Keinganan Jokowi untuk maju sebagai Presiden juga dapat dilihat dari pola komunikasi politiknya, baik langsung ataupun lewat media massa. Sejumlah media massa menurunkan pemberitaan tentang perubahan jawaban Jokowi saat ditanya soal Pencapresan. Anehnya, setiap muncul hasil survei yang menempatkan Jokowi pada posisi teratas, setiap kali itu juga Jokowi berkomentar.
“Ya jelas nomor satu,” kata Jokowi. Seolah – olah mengetahui persis kegiatan survei tersebut dari proses awal sampai hasilnya.
Di awal – awal kepemimpinannya di Pemprov DKI, Jokowi selalu menampik pertanyaan wartawan perihal pencapresannya dengan jawaban, “ Saya nggak mikir. Toh baru 4 bulan bekerja. Saya mau fokus menyelesaikan banjir, menyelesaikan macet, rusun, monorail, MRT, ini mau saya selesaikan,” kata Jokowi.
Namun seiringan berjalannya waktu, jawaban Jokowi berubah, berkembang, bermetamorfosis. Sebenarnya pola komunikasi politik Jokowi ini sama seperti saat ia masih menjabat wali kota Solo dan ingin maju sebagai Gubernur DKI Jakarta. Plin – plan, malu – malu tetapi ngotot.
Jawaban Jokowi yang paling memperlihatkan keinginan besarnya tersebut adalah; “ Tanyakan ke Ibu Mega untuk menentukan. Itu mandatnya diberikan kepada Ibu Mega untuk menentukan (Capres),” kata Jokowi dalam satu kesempatan.
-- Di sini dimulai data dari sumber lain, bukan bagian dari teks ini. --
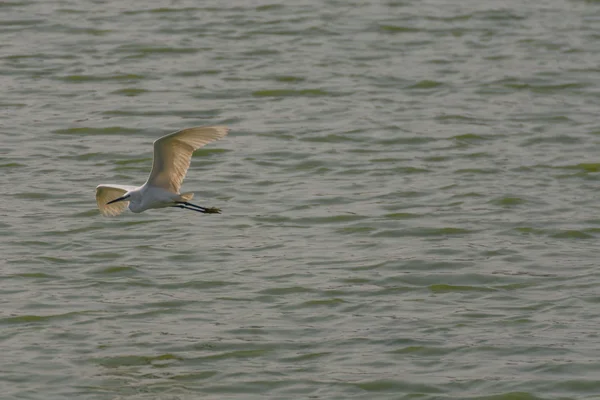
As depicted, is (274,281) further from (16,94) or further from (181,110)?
(16,94)

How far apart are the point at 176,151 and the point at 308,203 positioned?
Result: 3364 millimetres

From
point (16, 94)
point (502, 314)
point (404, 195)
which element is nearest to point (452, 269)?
point (502, 314)

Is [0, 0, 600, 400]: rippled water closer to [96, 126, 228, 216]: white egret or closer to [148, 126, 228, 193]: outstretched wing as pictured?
[96, 126, 228, 216]: white egret

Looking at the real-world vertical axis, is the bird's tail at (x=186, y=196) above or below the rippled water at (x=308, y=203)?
above

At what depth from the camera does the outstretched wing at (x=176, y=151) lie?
1034cm

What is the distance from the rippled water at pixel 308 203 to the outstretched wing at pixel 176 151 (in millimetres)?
1065

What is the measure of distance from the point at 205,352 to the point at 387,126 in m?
6.48

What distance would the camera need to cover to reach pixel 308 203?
45.7 feet

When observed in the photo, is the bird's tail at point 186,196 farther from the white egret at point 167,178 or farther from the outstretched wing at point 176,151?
the outstretched wing at point 176,151

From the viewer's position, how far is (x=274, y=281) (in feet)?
38.9

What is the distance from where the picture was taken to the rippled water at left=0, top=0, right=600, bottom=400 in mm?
10250

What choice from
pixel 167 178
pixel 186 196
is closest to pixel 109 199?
pixel 167 178

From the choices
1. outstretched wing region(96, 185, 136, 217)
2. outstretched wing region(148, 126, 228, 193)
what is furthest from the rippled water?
outstretched wing region(148, 126, 228, 193)

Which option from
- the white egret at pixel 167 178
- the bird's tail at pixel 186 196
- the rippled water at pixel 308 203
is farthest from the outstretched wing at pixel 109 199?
the bird's tail at pixel 186 196
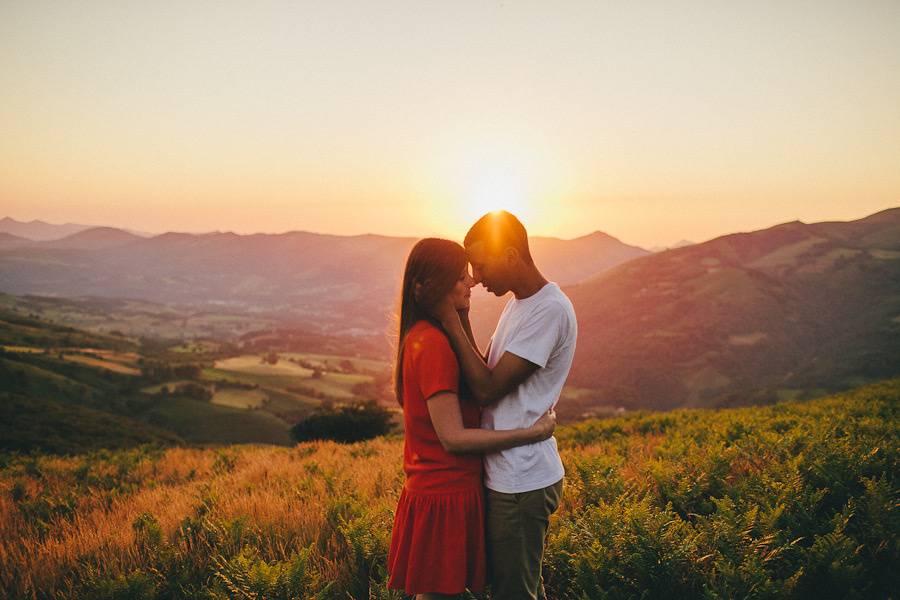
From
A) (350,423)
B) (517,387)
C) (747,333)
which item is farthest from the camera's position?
(747,333)

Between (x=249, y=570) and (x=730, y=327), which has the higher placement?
(x=249, y=570)

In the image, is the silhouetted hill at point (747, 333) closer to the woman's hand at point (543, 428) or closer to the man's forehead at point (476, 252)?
the woman's hand at point (543, 428)

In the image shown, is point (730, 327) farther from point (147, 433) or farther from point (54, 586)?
point (54, 586)

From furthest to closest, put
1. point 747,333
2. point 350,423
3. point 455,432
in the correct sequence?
1. point 747,333
2. point 350,423
3. point 455,432

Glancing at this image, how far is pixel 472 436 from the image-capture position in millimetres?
2824

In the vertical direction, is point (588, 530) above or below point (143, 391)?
above

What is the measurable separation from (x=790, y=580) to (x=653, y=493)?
276 cm

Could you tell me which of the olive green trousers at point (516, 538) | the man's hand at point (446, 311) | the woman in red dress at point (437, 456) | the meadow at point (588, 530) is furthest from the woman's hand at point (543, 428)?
the meadow at point (588, 530)

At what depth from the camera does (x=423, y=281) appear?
9.80 ft

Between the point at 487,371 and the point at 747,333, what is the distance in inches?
7122

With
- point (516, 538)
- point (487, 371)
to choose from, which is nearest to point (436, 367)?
point (487, 371)

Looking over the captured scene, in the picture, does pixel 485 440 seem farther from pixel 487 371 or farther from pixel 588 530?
pixel 588 530

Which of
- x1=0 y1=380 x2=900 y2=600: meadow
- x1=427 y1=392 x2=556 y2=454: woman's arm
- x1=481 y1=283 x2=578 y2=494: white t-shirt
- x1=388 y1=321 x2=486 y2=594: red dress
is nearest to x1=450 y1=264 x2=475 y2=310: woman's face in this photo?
x1=388 y1=321 x2=486 y2=594: red dress

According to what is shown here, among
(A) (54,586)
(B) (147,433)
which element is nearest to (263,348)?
(B) (147,433)
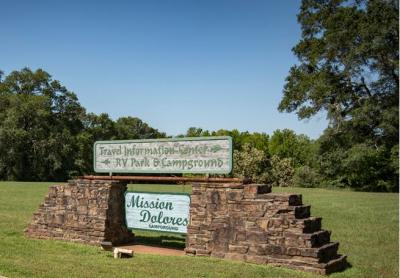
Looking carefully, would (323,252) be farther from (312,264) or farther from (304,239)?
(304,239)

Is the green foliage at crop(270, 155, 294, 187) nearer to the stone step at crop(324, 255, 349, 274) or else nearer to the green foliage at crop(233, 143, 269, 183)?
the green foliage at crop(233, 143, 269, 183)

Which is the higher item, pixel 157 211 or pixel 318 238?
pixel 157 211

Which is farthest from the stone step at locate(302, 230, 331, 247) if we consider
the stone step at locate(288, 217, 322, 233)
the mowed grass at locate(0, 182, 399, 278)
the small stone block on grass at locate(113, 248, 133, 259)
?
the small stone block on grass at locate(113, 248, 133, 259)

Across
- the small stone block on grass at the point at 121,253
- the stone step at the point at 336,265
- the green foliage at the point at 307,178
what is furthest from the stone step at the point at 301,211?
the green foliage at the point at 307,178

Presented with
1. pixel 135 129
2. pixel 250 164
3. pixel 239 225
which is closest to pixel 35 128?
pixel 250 164

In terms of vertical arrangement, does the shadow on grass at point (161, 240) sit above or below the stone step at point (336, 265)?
below

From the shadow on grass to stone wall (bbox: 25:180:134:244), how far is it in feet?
1.96

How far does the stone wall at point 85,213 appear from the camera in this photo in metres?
11.9

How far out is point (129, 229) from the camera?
12.5 metres

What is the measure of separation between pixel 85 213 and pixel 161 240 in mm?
2303

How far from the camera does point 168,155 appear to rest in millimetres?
11133

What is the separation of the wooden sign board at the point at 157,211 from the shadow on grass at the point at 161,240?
105 cm

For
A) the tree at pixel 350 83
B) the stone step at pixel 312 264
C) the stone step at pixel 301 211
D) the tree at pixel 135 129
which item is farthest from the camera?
the tree at pixel 135 129

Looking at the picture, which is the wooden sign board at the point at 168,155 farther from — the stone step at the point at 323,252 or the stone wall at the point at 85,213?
the stone step at the point at 323,252
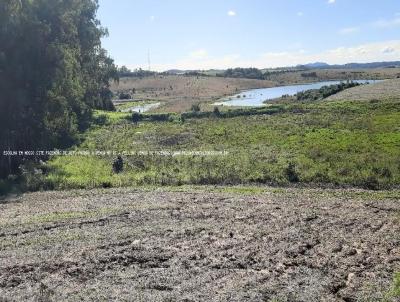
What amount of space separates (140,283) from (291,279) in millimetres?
4702

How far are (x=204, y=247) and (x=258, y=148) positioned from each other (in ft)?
89.4

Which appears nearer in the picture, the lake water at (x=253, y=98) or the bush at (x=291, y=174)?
the bush at (x=291, y=174)

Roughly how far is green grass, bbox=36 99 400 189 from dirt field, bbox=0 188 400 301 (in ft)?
14.4

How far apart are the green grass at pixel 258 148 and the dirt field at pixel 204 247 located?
4.40 metres

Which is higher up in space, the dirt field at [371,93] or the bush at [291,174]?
the dirt field at [371,93]

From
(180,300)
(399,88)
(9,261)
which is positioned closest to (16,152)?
→ (9,261)

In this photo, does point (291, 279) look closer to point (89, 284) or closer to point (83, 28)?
point (89, 284)

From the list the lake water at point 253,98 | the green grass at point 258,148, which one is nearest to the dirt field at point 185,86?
the lake water at point 253,98

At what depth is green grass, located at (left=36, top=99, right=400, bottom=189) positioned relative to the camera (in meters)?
32.4

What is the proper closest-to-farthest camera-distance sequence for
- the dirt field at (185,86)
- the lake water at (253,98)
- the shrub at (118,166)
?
the shrub at (118,166) → the lake water at (253,98) → the dirt field at (185,86)

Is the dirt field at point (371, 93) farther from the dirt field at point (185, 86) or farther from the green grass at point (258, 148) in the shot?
the dirt field at point (185, 86)

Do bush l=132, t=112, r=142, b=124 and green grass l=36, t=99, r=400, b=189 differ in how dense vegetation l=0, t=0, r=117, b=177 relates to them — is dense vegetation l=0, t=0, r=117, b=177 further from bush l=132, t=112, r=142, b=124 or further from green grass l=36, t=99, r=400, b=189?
bush l=132, t=112, r=142, b=124

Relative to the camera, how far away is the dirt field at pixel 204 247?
15.2 metres

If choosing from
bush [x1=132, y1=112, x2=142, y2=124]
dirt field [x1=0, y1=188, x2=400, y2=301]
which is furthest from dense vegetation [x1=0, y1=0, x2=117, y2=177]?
bush [x1=132, y1=112, x2=142, y2=124]
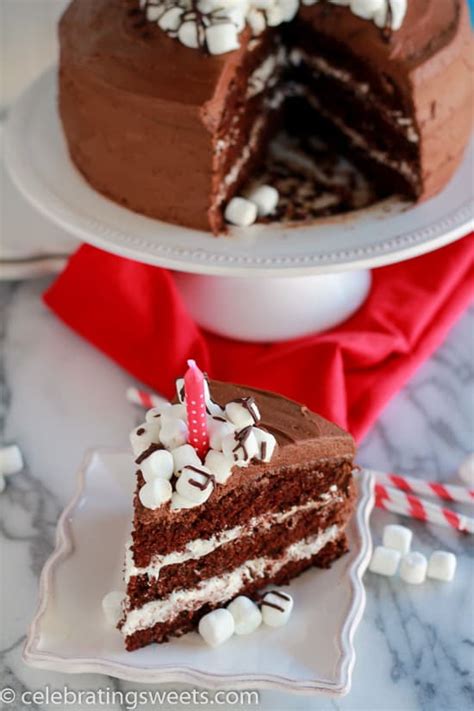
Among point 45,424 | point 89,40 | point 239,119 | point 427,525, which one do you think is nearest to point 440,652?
point 427,525

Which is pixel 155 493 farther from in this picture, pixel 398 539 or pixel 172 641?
pixel 398 539

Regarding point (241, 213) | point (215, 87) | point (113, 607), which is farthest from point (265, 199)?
point (113, 607)

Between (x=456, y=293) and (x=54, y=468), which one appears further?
(x=456, y=293)

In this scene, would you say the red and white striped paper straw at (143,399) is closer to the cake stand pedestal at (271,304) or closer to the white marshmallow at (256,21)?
the cake stand pedestal at (271,304)

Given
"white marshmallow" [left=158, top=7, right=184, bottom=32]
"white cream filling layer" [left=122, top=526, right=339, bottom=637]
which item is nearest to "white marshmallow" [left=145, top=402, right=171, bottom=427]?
"white cream filling layer" [left=122, top=526, right=339, bottom=637]

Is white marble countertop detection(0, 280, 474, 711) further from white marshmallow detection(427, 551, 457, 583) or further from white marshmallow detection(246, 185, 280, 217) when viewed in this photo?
white marshmallow detection(246, 185, 280, 217)

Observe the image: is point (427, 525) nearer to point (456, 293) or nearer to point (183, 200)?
point (456, 293)
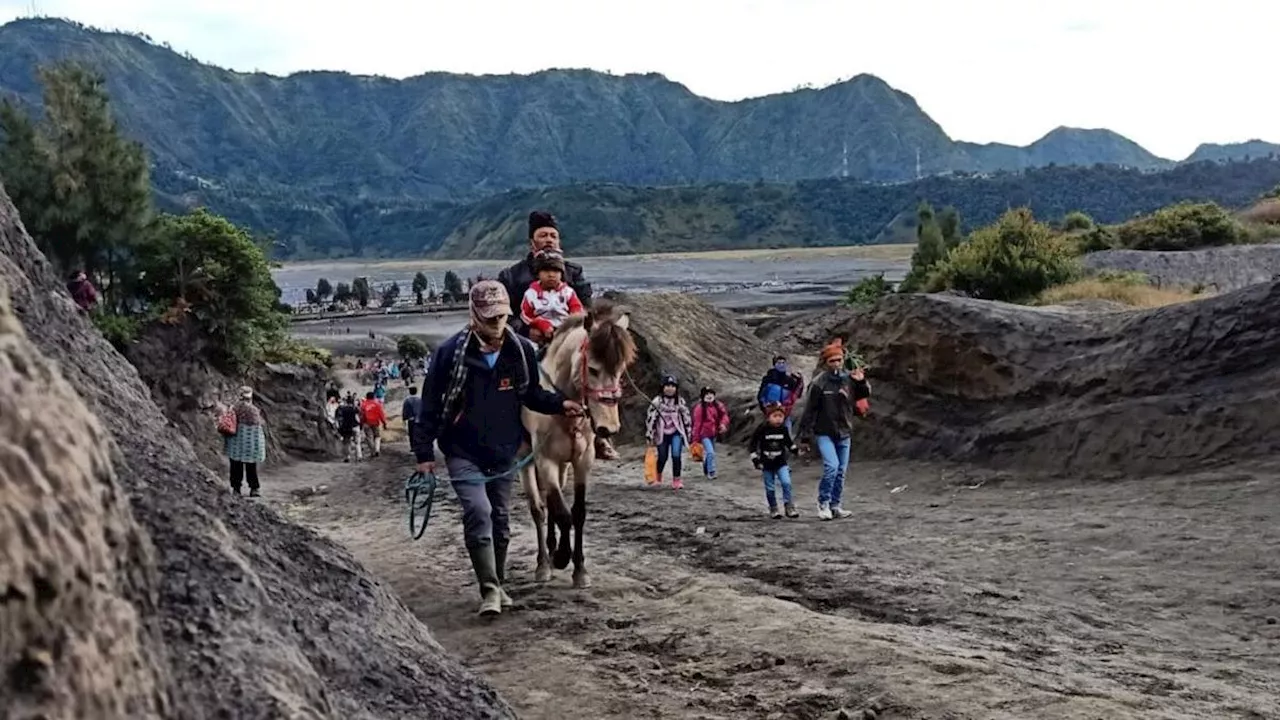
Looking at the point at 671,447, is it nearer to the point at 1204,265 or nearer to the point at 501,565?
the point at 501,565

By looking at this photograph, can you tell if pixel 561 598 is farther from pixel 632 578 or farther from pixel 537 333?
pixel 537 333

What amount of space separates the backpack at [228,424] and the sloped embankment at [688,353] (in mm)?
8380

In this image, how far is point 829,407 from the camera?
12547 mm

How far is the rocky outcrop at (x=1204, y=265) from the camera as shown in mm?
27047

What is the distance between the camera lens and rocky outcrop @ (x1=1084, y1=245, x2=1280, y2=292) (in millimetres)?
27047

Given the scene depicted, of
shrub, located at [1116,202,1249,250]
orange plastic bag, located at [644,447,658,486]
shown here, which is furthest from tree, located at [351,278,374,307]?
orange plastic bag, located at [644,447,658,486]

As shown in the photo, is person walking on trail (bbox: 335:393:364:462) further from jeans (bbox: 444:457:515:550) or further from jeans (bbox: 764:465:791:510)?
jeans (bbox: 444:457:515:550)

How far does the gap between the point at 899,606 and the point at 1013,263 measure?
18.2 meters

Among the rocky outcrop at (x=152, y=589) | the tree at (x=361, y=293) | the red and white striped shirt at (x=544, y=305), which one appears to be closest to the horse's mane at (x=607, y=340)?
the red and white striped shirt at (x=544, y=305)

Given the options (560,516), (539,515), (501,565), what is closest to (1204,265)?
(539,515)

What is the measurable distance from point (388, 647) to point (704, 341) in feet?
75.9

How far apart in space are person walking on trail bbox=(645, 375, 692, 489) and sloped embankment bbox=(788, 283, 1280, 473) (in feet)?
10.7

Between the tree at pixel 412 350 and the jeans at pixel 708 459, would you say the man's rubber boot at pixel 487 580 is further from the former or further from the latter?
the tree at pixel 412 350

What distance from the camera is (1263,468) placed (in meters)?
12.3
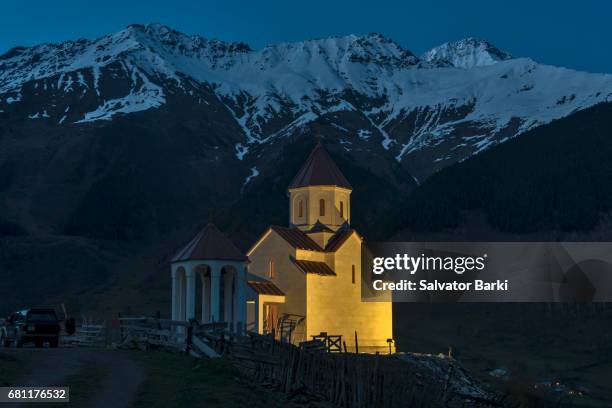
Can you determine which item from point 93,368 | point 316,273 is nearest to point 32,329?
point 93,368

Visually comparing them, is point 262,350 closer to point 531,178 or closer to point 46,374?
point 46,374

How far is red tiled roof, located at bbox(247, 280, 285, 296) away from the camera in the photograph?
60.9 meters

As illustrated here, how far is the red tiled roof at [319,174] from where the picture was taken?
6869cm

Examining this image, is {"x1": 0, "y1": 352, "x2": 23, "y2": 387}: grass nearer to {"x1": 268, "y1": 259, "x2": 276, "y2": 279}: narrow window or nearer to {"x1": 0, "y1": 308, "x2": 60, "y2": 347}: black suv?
{"x1": 0, "y1": 308, "x2": 60, "y2": 347}: black suv

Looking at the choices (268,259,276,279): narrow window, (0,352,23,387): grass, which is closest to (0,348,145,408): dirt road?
(0,352,23,387): grass

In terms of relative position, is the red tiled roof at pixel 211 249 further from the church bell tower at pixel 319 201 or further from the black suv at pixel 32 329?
the black suv at pixel 32 329

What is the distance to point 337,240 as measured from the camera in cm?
6688

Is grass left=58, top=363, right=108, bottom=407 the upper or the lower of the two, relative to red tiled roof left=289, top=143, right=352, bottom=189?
lower

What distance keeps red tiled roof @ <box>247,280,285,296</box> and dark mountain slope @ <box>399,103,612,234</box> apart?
109 metres

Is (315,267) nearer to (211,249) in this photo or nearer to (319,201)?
(319,201)

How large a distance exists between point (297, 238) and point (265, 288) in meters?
5.33

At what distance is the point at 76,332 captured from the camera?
156 feet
Keinginan Jokowi maju sebagai RI terkesan sangat memaksakan diri. Pasalnya, Jokowi masih terikat sumpah jabatan selama lima tahun untuk membangun DKI Jakarta. Jika tetap maju dalam Pilpres tahun ini, maka tak ada yang istemewa dengannya. Sama saja dengan politikus yang menggilai kekuasaan tanpa memiliki prestasi apapun.